Nyla believes Kashmiriyat is not some abstract idea, but the secular syncreticsm of Kashmir popularized by Sheikh Abdullah to defeat the centralizing strategies of successive regimes in Independent India. It includes the eradication of feudalism, the rights of the tiller to the land he worked on, education and health facilities, preservation of language, culture, art, and a political solution based upon the aspirations of the Kahsmiri people.

First published in America by Palgrave Macmillan in 2010, the Indian edition of the book has recently been published by Gulshan Books. Nyla’s work is a scholarly and literary analysis of her grandfather’s legacy. Along with the cultural, political, religious history of Kashmir, she articulates contemporary gender issues in the militarized social and cultural fabric of Kashmir. The 185-page book has an ‘Afterword’ by Ashish Nandy.

In the introduction, Nyla expresses her anguish lyrically, ‘ The seductive beauty of the valley of Kashmir that evoked a desire to live to the hilt, untarnished by sordid passions and murky politics, is now blemished with army camps and militant hideouts. The redness of the roses that once awakened sensuality now evokes the violent bloodshed and loss of innocent lives that now mangle the landscape. The land in which dervishes would willingly renounce the self is now a chessboard for wily politicians. The strains of mystical music are now drowned by the cacophonous sounds of hate and virulence. The lush meadows carpeted with daises reek of death and destruction. The soothing fragrance of pine covered hills have been overwhelmed by the odour of false promises and false hope’.

Nyla starts from the premise that the syncretic ethos of Kashmir has been violated by the outburst of religious nationalism, secular nationalism and ethno nationalism that have facilitated a political and social structural violence. Beginning with an introductory short history of Kashmir’s Hindu, Buddhist, Muslim and Sikh rule, Nyla delves into the conflicting political discourse in Kashmir including partition, plebiscite, autonomy, political debacles and the militarization of Kashmir.

‘Islam Women and Violence’, is the first thorough study of the tragedy of Kashmir done by a Kashmiri woman. Nyla writes dispassionately, but one can sense her passion and concern for Kashmir. In the chapter, ‘ Boundaries of Gender, Community and Nationhood’, Nyla uses the analytical tools of postmodernism and feminist criticism to focus on the role of women in Kashmir, that differentiates this book from others written on the subject.

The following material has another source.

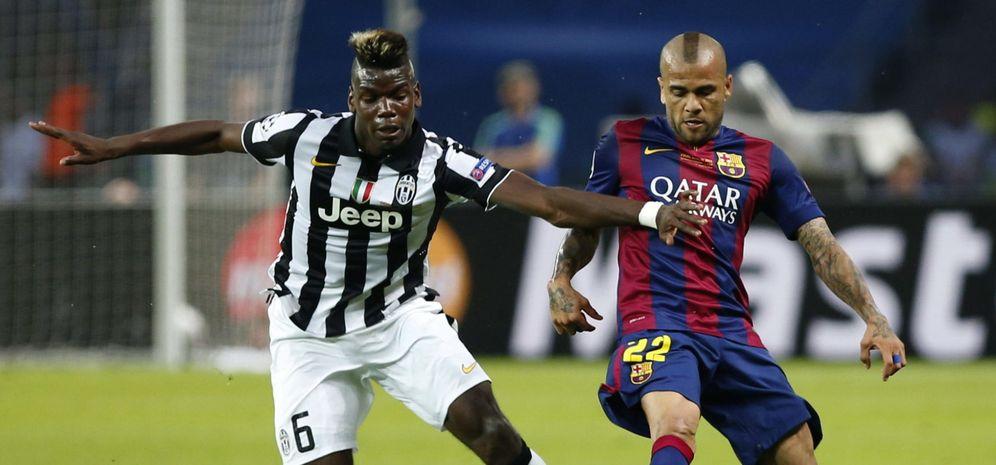 Foto: Pogba junto a Dani Alves durante la última final de la Champions League (EFE)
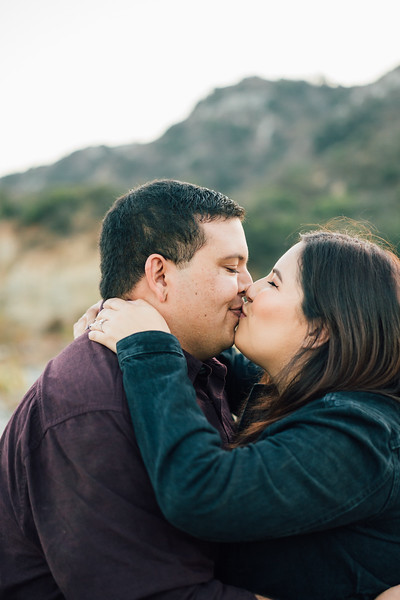 Anjelica and Juan Engagement Session - Web-106.jpg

From the fourteenth century Lal Ded, a mystic woman poet who laid the foundations of Kashmir’s syncretic culture to the present day Parveena Ahangar who represents the Association of the Parents of the Disappeared People, Nyla covers the vast canvas of Kashmir’s turbulent history. The book retrieves the tremendous impact of Lal Ded on the Muslim and Hindu communities. It details stories of those brave women who fought and those who continue to struggle for Kashmir’s integrity as a secular space. Nyla raises some valid and uncomfortable questions about the role of women and religion in conflict zones.

At the same time, the book reveals the complex realities of the beautiful and strife torn valley, and how women continue to suffer at the hands of both state and non-state actors. Nyla probes the role of reactionary women’s organisations such as the Dukhtaraan e Millat that use questionable tactics to propagate a patriarchal culture and enforce Islamic dress codes, robbing Kashmiri women of the freedom they traditionally enjoyed.

Nyla worries that the insurgency in Kashmir, India’s and Pakistan’s ideological differences could result in a crisis much worse than already exists. She is wary of the mistrust and paranoia of Hindu fundamentalist groups to rewrite the history of India and the recasting of Pakistani history by Islamist organizations. I look forward to Nyla’s next book and hope that she decides to play an active role in Kashmiri politics, to reclaim and reconstruct the ‘Kashmiriyat’ that she represents and loves.